---- Data section

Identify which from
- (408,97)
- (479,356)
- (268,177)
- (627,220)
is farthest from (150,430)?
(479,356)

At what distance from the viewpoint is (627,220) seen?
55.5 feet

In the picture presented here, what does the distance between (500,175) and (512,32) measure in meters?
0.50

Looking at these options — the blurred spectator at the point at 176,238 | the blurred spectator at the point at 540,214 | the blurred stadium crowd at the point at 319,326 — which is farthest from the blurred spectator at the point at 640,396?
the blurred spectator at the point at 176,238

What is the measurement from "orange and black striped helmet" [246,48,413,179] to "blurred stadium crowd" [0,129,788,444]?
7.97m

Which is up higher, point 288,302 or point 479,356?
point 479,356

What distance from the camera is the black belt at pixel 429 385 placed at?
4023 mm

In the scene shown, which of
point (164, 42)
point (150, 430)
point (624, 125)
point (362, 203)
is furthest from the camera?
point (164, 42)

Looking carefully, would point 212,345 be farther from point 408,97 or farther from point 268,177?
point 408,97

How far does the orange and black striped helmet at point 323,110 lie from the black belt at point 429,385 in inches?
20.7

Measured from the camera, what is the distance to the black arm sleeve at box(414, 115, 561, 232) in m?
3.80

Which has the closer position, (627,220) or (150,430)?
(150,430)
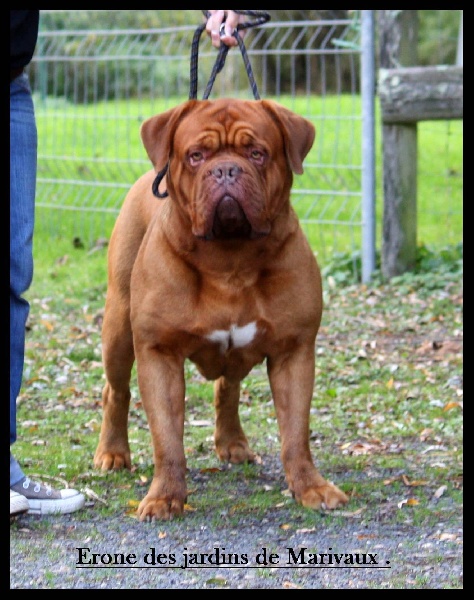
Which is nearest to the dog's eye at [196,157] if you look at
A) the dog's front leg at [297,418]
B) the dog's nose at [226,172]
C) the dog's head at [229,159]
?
the dog's head at [229,159]

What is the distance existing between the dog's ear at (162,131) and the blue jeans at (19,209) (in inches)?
18.3

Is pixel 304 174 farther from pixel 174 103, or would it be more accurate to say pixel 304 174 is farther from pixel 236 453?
pixel 236 453

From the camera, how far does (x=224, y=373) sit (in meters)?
4.45

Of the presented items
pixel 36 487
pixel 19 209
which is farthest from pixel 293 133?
pixel 36 487

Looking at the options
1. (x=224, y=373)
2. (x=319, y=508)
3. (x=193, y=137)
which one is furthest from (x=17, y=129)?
(x=319, y=508)

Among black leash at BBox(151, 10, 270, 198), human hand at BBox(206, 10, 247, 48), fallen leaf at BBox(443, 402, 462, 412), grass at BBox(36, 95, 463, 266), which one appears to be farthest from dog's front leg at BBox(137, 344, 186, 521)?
grass at BBox(36, 95, 463, 266)

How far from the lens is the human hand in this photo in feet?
15.1

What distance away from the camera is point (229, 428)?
5004mm

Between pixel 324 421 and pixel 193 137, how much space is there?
84.1 inches

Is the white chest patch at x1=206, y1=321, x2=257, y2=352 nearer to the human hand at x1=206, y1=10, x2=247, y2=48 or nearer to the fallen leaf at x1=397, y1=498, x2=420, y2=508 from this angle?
the fallen leaf at x1=397, y1=498, x2=420, y2=508

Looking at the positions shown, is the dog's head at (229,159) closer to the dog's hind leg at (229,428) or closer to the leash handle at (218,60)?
the leash handle at (218,60)

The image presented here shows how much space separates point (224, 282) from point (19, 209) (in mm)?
818

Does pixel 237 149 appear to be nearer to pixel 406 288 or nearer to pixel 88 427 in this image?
pixel 88 427

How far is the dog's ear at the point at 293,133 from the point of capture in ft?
13.8
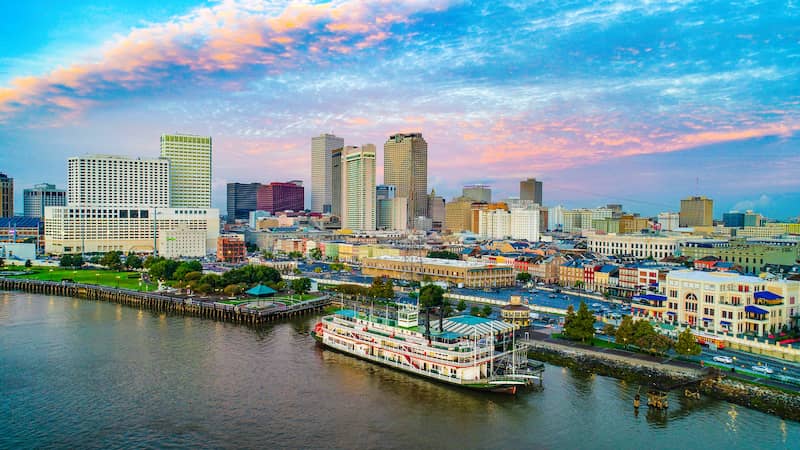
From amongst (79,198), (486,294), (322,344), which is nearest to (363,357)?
(322,344)

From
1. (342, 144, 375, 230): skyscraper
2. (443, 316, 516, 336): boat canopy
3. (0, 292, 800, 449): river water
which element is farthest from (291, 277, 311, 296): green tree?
(342, 144, 375, 230): skyscraper

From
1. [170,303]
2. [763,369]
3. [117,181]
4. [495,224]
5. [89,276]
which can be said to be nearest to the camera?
[763,369]

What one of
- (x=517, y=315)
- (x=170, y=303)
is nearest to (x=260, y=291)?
(x=170, y=303)

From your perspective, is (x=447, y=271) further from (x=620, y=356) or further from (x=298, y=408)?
(x=298, y=408)

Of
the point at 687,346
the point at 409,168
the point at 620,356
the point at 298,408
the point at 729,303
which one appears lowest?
the point at 298,408

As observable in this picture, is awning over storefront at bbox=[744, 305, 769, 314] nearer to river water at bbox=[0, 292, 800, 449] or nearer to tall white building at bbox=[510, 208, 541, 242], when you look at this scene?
river water at bbox=[0, 292, 800, 449]
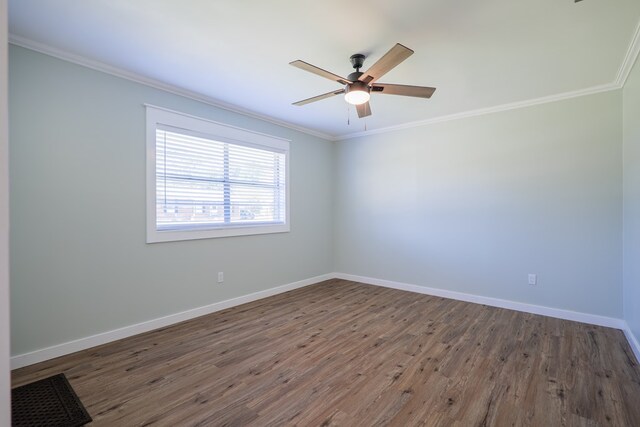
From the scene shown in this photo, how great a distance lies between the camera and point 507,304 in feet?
12.8

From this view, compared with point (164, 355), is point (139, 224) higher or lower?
higher

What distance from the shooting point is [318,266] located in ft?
17.5

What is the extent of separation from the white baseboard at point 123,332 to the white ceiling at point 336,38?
8.41 ft

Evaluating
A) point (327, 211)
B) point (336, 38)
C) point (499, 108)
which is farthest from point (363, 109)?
point (327, 211)

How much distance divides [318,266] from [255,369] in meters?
2.97

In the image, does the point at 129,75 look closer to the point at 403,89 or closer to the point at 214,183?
the point at 214,183

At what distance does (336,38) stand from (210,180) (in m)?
2.26

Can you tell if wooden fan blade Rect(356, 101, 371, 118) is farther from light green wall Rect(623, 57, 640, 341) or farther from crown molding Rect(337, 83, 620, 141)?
light green wall Rect(623, 57, 640, 341)

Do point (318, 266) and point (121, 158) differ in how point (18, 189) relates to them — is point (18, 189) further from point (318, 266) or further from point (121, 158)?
point (318, 266)

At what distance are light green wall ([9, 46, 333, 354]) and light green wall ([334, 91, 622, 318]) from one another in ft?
9.25

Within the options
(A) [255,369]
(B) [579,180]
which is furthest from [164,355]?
(B) [579,180]

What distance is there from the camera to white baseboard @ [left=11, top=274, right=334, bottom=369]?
2461mm

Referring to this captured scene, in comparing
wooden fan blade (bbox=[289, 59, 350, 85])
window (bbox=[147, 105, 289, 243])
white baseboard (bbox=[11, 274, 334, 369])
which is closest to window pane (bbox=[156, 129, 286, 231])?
window (bbox=[147, 105, 289, 243])

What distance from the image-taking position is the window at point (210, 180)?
3.25 m
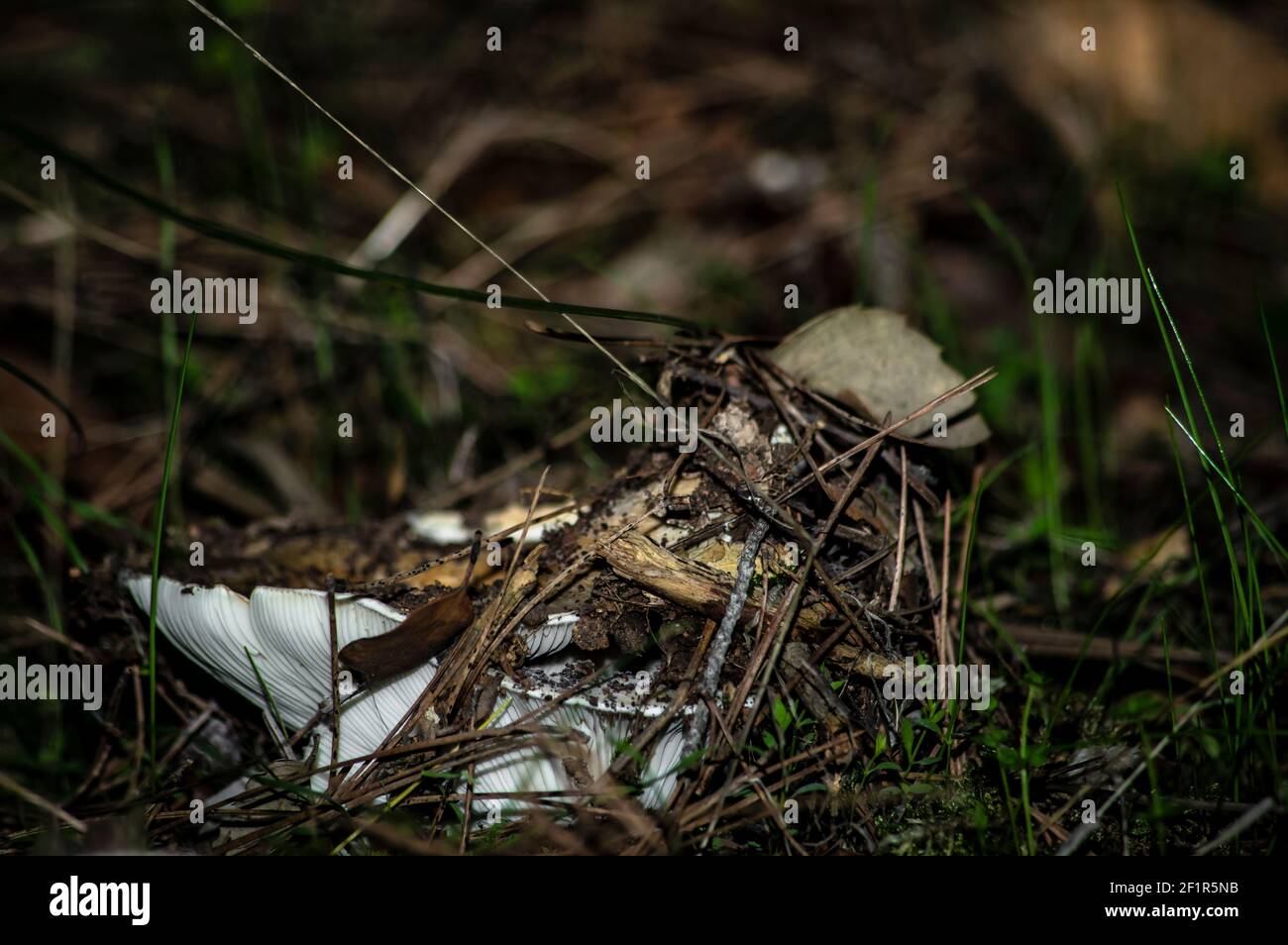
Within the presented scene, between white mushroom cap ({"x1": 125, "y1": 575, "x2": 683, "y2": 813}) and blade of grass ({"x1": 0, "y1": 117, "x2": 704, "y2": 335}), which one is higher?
blade of grass ({"x1": 0, "y1": 117, "x2": 704, "y2": 335})

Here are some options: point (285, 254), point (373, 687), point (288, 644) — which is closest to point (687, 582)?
point (373, 687)

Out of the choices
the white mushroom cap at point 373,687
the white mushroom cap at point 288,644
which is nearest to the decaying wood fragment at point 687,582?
the white mushroom cap at point 373,687

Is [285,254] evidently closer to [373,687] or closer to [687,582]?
[373,687]

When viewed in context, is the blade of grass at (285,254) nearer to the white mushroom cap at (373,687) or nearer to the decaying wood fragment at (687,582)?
the decaying wood fragment at (687,582)

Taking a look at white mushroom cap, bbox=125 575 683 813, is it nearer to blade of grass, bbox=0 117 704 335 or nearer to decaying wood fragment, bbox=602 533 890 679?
decaying wood fragment, bbox=602 533 890 679

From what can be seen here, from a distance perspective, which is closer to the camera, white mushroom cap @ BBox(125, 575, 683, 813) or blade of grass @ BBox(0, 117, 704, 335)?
white mushroom cap @ BBox(125, 575, 683, 813)

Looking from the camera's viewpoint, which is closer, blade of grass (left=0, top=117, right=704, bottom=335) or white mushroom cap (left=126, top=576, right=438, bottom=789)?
white mushroom cap (left=126, top=576, right=438, bottom=789)

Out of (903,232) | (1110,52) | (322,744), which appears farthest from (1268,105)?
(322,744)

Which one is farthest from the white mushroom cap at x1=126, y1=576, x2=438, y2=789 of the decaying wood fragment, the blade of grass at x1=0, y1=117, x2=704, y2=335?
the blade of grass at x1=0, y1=117, x2=704, y2=335

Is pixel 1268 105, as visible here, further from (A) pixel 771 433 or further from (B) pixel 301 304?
(B) pixel 301 304

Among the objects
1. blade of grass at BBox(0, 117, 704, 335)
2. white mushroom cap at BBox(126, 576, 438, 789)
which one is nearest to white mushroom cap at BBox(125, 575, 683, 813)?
Answer: white mushroom cap at BBox(126, 576, 438, 789)
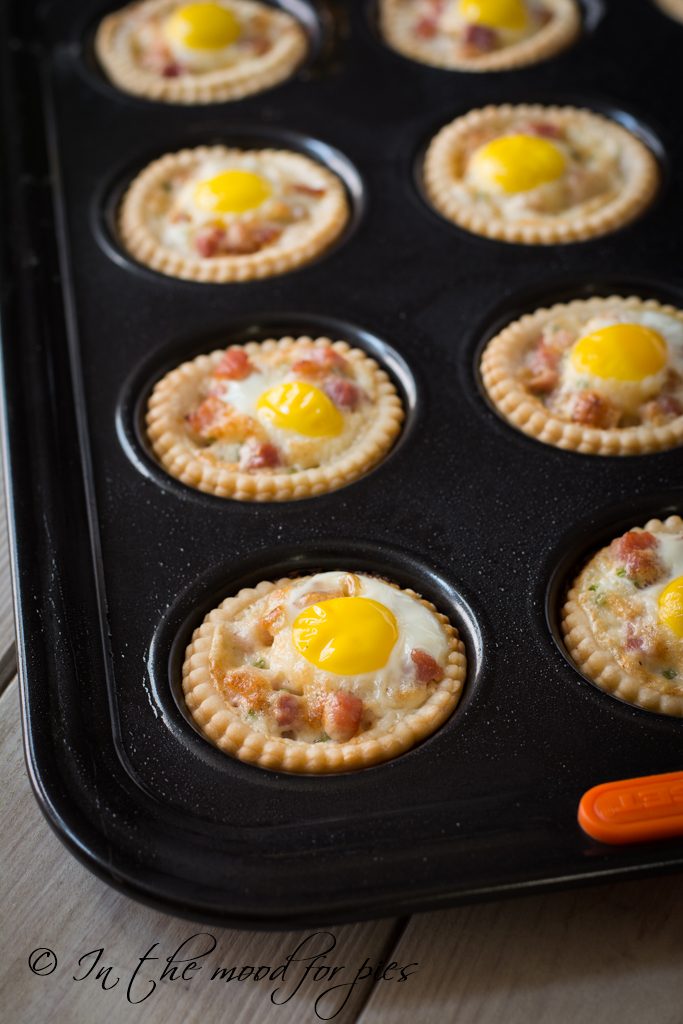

--------

> Written exercise: Recast the lines, starting at the line containing "Which one is farthest" and continuing through the last line, as a Markdown table with the columns Row and Line. Number each row, and leave out blank lines and pictures.

> Reply:
| Row | Line |
|---|---|
| 1 | Which one is farthest from the white mushroom cap at x1=126, y1=576, x2=438, y2=789 of the decaying wood fragment, the blade of grass at x1=0, y1=117, x2=704, y2=335? |
| 2 | the blade of grass at x1=0, y1=117, x2=704, y2=335 |
| 3 | Is pixel 1268 105, as visible here, further from (A) pixel 771 433 or further from (B) pixel 301 304? |
| 4 | (B) pixel 301 304 |
| 5 | Among the objects |
| 6 | 1. blade of grass at BBox(0, 117, 704, 335) |
| 7 | 2. white mushroom cap at BBox(126, 576, 438, 789) |
| 8 | which one is nearest to white mushroom cap at BBox(125, 575, 683, 813)? |
| 9 | Answer: white mushroom cap at BBox(126, 576, 438, 789) |